### [EXERCISE PROMPT]
Your task is to repeat the listing exactly.

### [ENTRIES PROVIDED]

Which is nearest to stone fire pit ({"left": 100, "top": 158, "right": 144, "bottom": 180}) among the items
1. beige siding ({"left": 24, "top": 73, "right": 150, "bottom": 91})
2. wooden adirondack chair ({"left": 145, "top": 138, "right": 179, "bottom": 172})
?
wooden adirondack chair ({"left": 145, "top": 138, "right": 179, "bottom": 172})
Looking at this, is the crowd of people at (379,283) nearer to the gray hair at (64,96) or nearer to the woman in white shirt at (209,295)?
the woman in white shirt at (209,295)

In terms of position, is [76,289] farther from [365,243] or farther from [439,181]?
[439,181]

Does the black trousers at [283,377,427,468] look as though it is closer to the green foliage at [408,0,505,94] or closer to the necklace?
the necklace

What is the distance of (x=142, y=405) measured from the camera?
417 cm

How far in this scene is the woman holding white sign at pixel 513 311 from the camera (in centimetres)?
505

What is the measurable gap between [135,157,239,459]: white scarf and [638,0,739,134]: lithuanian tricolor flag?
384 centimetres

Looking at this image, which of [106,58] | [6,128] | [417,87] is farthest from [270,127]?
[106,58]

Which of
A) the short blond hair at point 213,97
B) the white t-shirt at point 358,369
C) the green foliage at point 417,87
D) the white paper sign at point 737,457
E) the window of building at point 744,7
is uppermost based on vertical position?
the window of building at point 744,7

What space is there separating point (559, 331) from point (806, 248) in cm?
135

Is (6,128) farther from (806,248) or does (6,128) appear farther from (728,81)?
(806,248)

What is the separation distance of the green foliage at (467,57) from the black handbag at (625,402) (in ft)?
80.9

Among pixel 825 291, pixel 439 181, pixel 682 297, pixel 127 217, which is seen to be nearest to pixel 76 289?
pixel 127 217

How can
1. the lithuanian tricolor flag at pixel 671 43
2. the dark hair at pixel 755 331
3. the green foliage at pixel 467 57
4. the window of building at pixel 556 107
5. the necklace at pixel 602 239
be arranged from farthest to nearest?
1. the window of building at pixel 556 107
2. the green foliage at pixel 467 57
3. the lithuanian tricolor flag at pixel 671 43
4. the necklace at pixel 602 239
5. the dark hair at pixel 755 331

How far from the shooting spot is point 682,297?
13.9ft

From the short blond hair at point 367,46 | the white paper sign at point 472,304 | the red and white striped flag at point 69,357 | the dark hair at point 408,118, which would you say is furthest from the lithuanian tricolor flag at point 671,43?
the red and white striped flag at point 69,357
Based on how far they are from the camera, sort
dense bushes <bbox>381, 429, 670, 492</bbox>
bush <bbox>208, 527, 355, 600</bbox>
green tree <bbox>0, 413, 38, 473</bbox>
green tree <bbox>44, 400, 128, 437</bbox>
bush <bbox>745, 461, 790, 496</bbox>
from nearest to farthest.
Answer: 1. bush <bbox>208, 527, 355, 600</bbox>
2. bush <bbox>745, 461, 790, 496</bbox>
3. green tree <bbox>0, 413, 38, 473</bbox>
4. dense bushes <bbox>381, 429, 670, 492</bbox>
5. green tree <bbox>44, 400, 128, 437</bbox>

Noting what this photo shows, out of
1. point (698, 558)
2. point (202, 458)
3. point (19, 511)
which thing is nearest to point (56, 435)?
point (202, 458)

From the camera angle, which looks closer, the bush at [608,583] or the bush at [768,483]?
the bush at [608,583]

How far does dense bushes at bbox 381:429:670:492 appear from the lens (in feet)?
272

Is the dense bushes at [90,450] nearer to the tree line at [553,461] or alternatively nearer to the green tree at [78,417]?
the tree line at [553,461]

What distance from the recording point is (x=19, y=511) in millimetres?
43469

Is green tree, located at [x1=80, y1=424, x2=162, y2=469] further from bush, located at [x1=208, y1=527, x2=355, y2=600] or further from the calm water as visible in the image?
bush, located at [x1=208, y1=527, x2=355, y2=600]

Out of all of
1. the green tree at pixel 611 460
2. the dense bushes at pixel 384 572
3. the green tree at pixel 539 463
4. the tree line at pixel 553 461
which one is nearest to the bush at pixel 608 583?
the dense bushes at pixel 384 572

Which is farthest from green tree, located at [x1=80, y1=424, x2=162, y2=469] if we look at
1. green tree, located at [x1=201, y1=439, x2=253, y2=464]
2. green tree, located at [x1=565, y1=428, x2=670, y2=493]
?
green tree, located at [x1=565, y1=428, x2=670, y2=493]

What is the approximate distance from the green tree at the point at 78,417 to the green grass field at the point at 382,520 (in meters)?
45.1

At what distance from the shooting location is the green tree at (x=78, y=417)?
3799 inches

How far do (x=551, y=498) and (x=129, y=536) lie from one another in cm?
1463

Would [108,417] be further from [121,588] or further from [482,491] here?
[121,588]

### [SOLUTION TO THE EXERCISE]
Which is nearest to stone fire pit ({"left": 100, "top": 158, "right": 144, "bottom": 180}) among the items
1. beige siding ({"left": 24, "top": 73, "right": 150, "bottom": 91})
2. wooden adirondack chair ({"left": 145, "top": 138, "right": 179, "bottom": 172})
?
wooden adirondack chair ({"left": 145, "top": 138, "right": 179, "bottom": 172})
Looking at this, is the crowd of people at (379,283) nearer to the gray hair at (64,96) or nearer to the woman in white shirt at (209,295)?
the woman in white shirt at (209,295)

In terms of position, is [76,289] farther from [365,243] or farther from [439,181]?
[439,181]

Does the black trousers at [283,377,427,468] look as though it is closer to the green foliage at [408,0,505,94] or closer to the necklace?
the necklace

What is the distance of (x=142, y=405) measured from the camera?
417 cm

How far in this scene is the woman holding white sign at pixel 513 311 from the camera (in centimetres)?
505

What is the measurable gap between [135,157,239,459]: white scarf and [638,0,739,134]: lithuanian tricolor flag?
384 centimetres

Looking at this image, which of [106,58] | [6,128] | [417,87] is farthest from [270,127]?
[106,58]

Which of
A) the short blond hair at point 213,97
B) the white t-shirt at point 358,369
C) the green foliage at point 417,87
D) the white paper sign at point 737,457
E) the window of building at point 744,7
is uppermost based on vertical position?
the window of building at point 744,7

What space is there separating point (559, 331) from point (806, 248) in cm?
135

Is (6,128) farther from (806,248) or does (6,128) appear farther from (728,81)?
(806,248)

What is the separation distance of the green foliage at (467,57) from the black handbag at (625,402) (in ft)?
80.9

Among pixel 825 291, pixel 439 181, pixel 682 297, pixel 127 217, which is seen to be nearest to pixel 76 289?
pixel 127 217

How can
1. the lithuanian tricolor flag at pixel 671 43
2. the dark hair at pixel 755 331
3. the green foliage at pixel 467 57
4. the window of building at pixel 556 107
5. the necklace at pixel 602 239
be arranged from farthest to nearest?
1. the window of building at pixel 556 107
2. the green foliage at pixel 467 57
3. the lithuanian tricolor flag at pixel 671 43
4. the necklace at pixel 602 239
5. the dark hair at pixel 755 331

How far from the shooting spot is point 682,297?
13.9ft

From the short blond hair at point 367,46 | the white paper sign at point 472,304 | the red and white striped flag at point 69,357 | the dark hair at point 408,118, which would you say is furthest from the lithuanian tricolor flag at point 671,43?
the red and white striped flag at point 69,357
Based on how far they are from the camera, sort
dense bushes <bbox>381, 429, 670, 492</bbox>
bush <bbox>208, 527, 355, 600</bbox>
green tree <bbox>0, 413, 38, 473</bbox>
green tree <bbox>44, 400, 128, 437</bbox>
bush <bbox>745, 461, 790, 496</bbox>
from nearest to farthest.
Answer: 1. bush <bbox>208, 527, 355, 600</bbox>
2. bush <bbox>745, 461, 790, 496</bbox>
3. green tree <bbox>0, 413, 38, 473</bbox>
4. dense bushes <bbox>381, 429, 670, 492</bbox>
5. green tree <bbox>44, 400, 128, 437</bbox>

Noting what this photo shows, out of
1. point (698, 558)
2. point (202, 458)
3. point (19, 511)
which thing is nearest to point (56, 435)?
point (202, 458)

From the camera angle, which looks closer, the bush at [608,583] or the bush at [768,483]?
the bush at [608,583]

How far does dense bushes at bbox 381:429:670:492 appear from the lens (in feet)?
272

Is the dense bushes at [90,450] nearer to the tree line at [553,461] or alternatively nearer to the green tree at [78,417]?
the tree line at [553,461]

What distance from the recording point is (x=19, y=511) in millimetres?
43469

Is green tree, located at [x1=80, y1=424, x2=162, y2=469] further from bush, located at [x1=208, y1=527, x2=355, y2=600] or further from the calm water as visible in the image?
bush, located at [x1=208, y1=527, x2=355, y2=600]

Out of all of
1. the green tree at pixel 611 460
2. the dense bushes at pixel 384 572
3. the green tree at pixel 539 463
4. the tree line at pixel 553 461
which one is nearest to the bush at pixel 608 583?
the dense bushes at pixel 384 572

Which is farthest from green tree, located at [x1=80, y1=424, x2=162, y2=469] if we look at
1. green tree, located at [x1=201, y1=439, x2=253, y2=464]
2. green tree, located at [x1=565, y1=428, x2=670, y2=493]
?
green tree, located at [x1=565, y1=428, x2=670, y2=493]

What is the approximate distance from the green tree at the point at 78,417 to the green grass field at the point at 382,520 (in meters)?
45.1

At what distance from the shooting location is the green tree at (x=78, y=417)?
3799 inches

How far do (x=551, y=498) and (x=129, y=536) lie from one another in cm?
1463

Would [108,417] be further from [121,588] or further from [482,491] here?
[121,588]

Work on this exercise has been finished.